İnönü-Menderes-Demirel-Ecevit-Erbakan-Yılmaz farketmeksizin aralarının iyi olduğu bir iki gelişmiş dünya ülkesi lideri olurdu. Yok
Kutuplaşmanın dibine gelindi şöyle ki :
TÜRK-SÜNNİ- KARADENİZLİ - BEYAZ YAKA - FENERBAHÇELİ - ÇİN HALK PARTİLİ
TÜRK-SÜNNİ- KARADENİZLİ - BEYAZ YAKA - FENERBAHÇELİ - AMONYAK PARTİLİ
10 kimlikten 1 i tutmasa kanlı bıçaklısın.
Sonuçta herkes zengin olmak, mutlu yaşamak, hayattan keyif almak istemez mi? Oysa insanlar karşısındakini sanki farklı düşünüyormuş, sanki kendi istekleri bunları istemiyormuş gibi görüyor.
Saygı, sevgi ve sabır yerlerde…
Araba hiç gündemde yokken, Ev emeklilik hayali iken şimdi ev sahibi olabilmek halkın büyük çoğunluğunun hayattaki ilk tek ve son gayesi…
Türkiye 8 yılda bir büyük 4 yılda bir küçük çaplı ekonomik krizlere istatistiksel olarak gebeydi. Hiç bir zaman bu kadar kalitesiz, insanları birbirinden bu kadar uzak ve farklı bir ülke değildi.
Günümüzde eskisi kadar siyaset yapılıyor mu? bilmiyorum. En azından çevremde eskisi kadar duymuyorum. Arkadaş ortamında bile “kapatın konuyu.” diyen birisi mutlaka çıkıyor. Akıl sağlığı bir kenara, endişe etmek konuşmamak için yeterli oluyor.

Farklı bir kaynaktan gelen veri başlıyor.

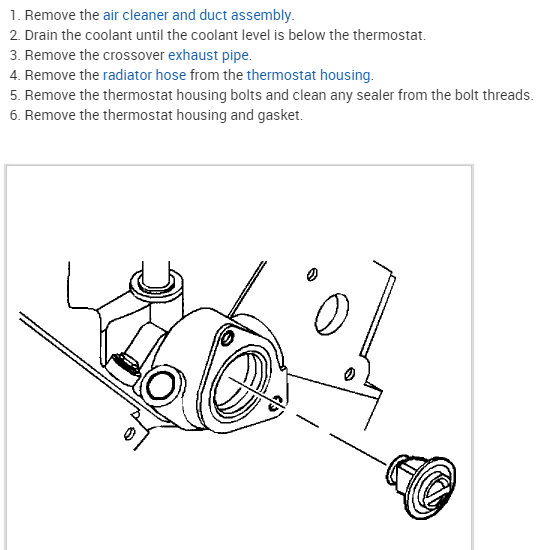 1. Remove the air cleaner and duct assembly.
2. Drain the coolant until the coolant level is below the thermostat.
3. Remove the crossover exhaust pipe.
4. Remove the radiator hose from the thermostat housing.
5. Remove the thermostat housing bolts and clean any sealer from the bolt threads.
6. Remove the thermostat housing and gasket.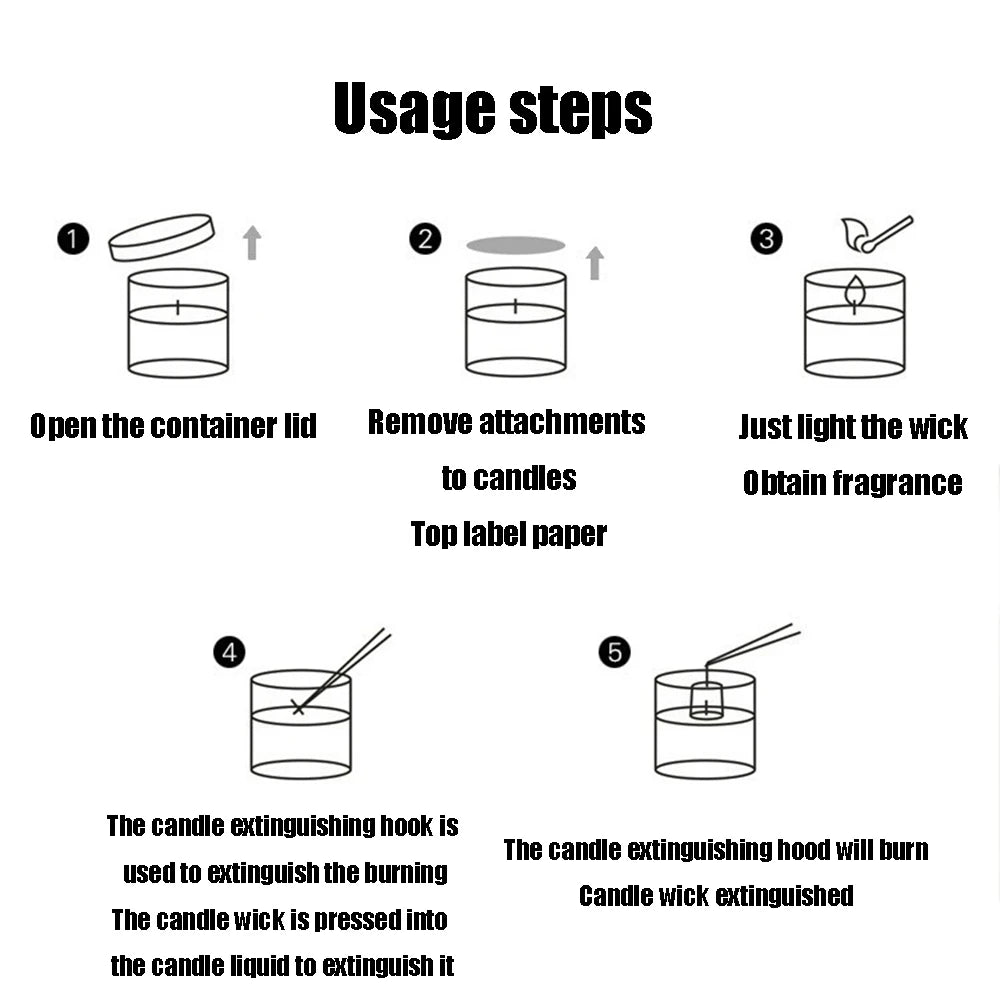 Usage steps

1
Open the container lid

2
Remove attachments to candles
Top label paper

3
Just light the wick
Obtain fragrance

4
The candle extinguishing hook is used to extinguish the burning
The candle wick is pressed into the candle liquid to extinguish it

5
The candle extinguishing hood will burn
Candle wick extinguished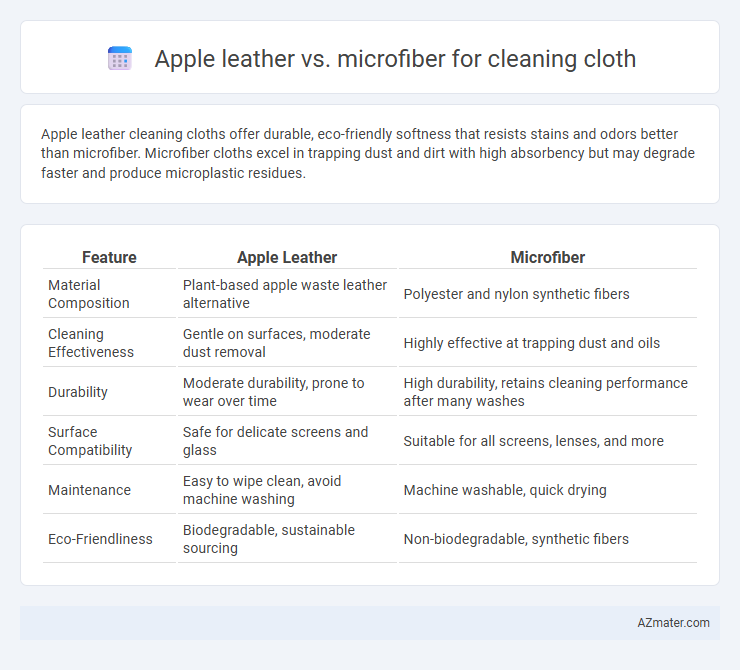 Apple leather vs. microfiber for cleaning cloth

Apple leather cleaning cloths offer durable, eco-friendly softness that resists stains and odors better than microfiber. Microfiber cloths excel in trapping dust and dirt with high absorbency but may degrade faster and produce microplastic residues.

| Feature | Apple Leather | Microfiber |
|---|---|---|
| Material Composition | Plant-based apple waste leather alternative | Polyester and nylon synthetic fibers |
| Cleaning Effectiveness | Gentle on surfaces, moderate dust removal | Highly effective at trapping dust and oils |
| Durability | Moderate durability, prone to wear over time | High durability, retains cleaning performance after many washes |
| Surface Compatibility | Safe for delicate screens and glass | Suitable for all screens, lenses, and more |
| Maintenance | Easy to wipe clean, avoid machine washing | Machine washable, quick drying |
| Eco-Friendliness | Biodegradable, sustainable sourcing | Non-biodegradable, synthetic fibers |

AZmater.com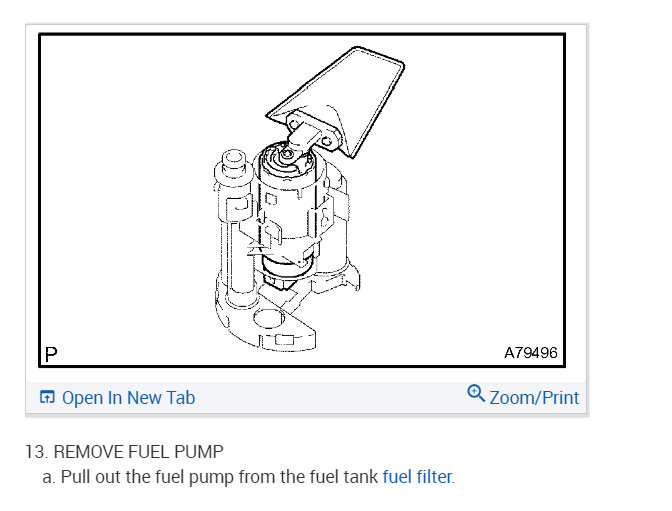 P

A79496

Open In New Tab

Zoom/Print

13. REMOVE FUEL PUMP

a. Pull out the fuel pump from the fuel tank fuel filter.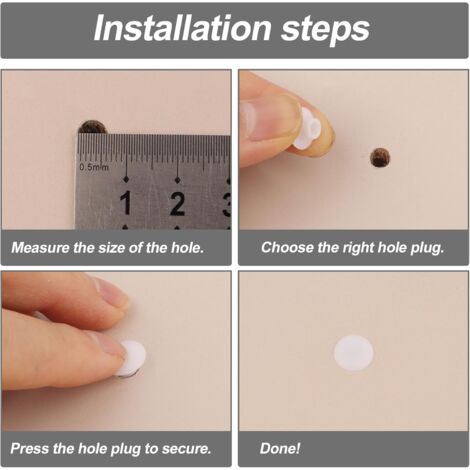 Installation steps

0.5mm
1 2 3

Measure the size of the hole.

Choose the right hole plug.

Press the hole plug to secure.

Done!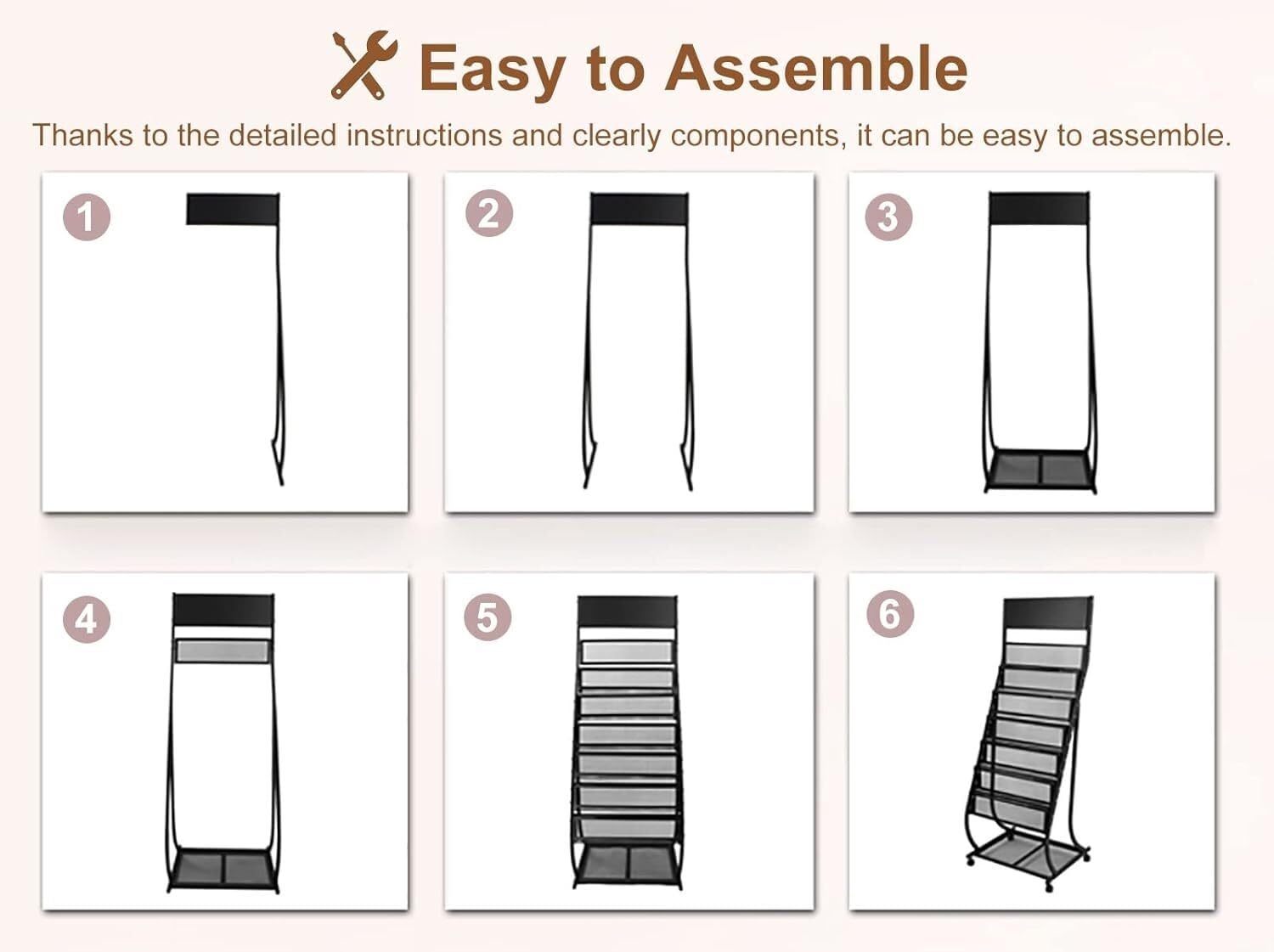 Easy to Assemble

Thanks to the detailed instructions and clearly components, it can be easy to assemble.

1

2

3

4

5

6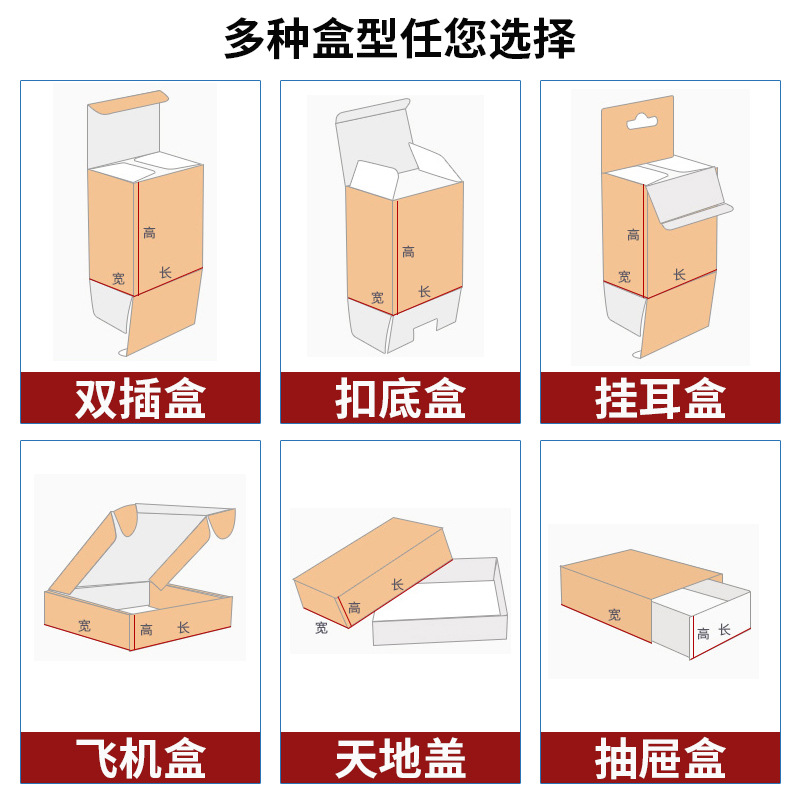 多种盒型任您选择

高
宽
长
双插盒

高
宽
长
扣底盒

高
宽
长
挂耳盒

宽
高
长
飞机盒

长
高
宽
天地盖

宽
高
长
抽屉盒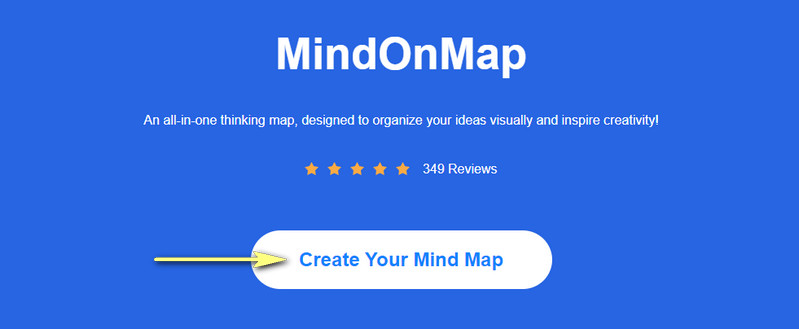 MindOnMap

An all-in-one thinking map, designed to organize your ideas visually and inspire creativity!

349 Reviews

Create Your Mind Map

Kitaplığı olan arkadaşlara bişey sormak istiyorum, yeni bir kitaplık aldım ama duvara sabitlemedim. Bu sorun yaratır mı sizce?
Bilgisi veya tavsiyesi olanlar aydınlatırsa memnun olurum.
En son gerçekleşen İzmir depremi esnasında televizyonu tutmak zorunda kalmama rağmen kitaplıklar devrilmedi. Ama imkanınız varsa duvara sabitleyin, kafanız rahat olur. Birkaç dübel, vida ve L demir yeterli.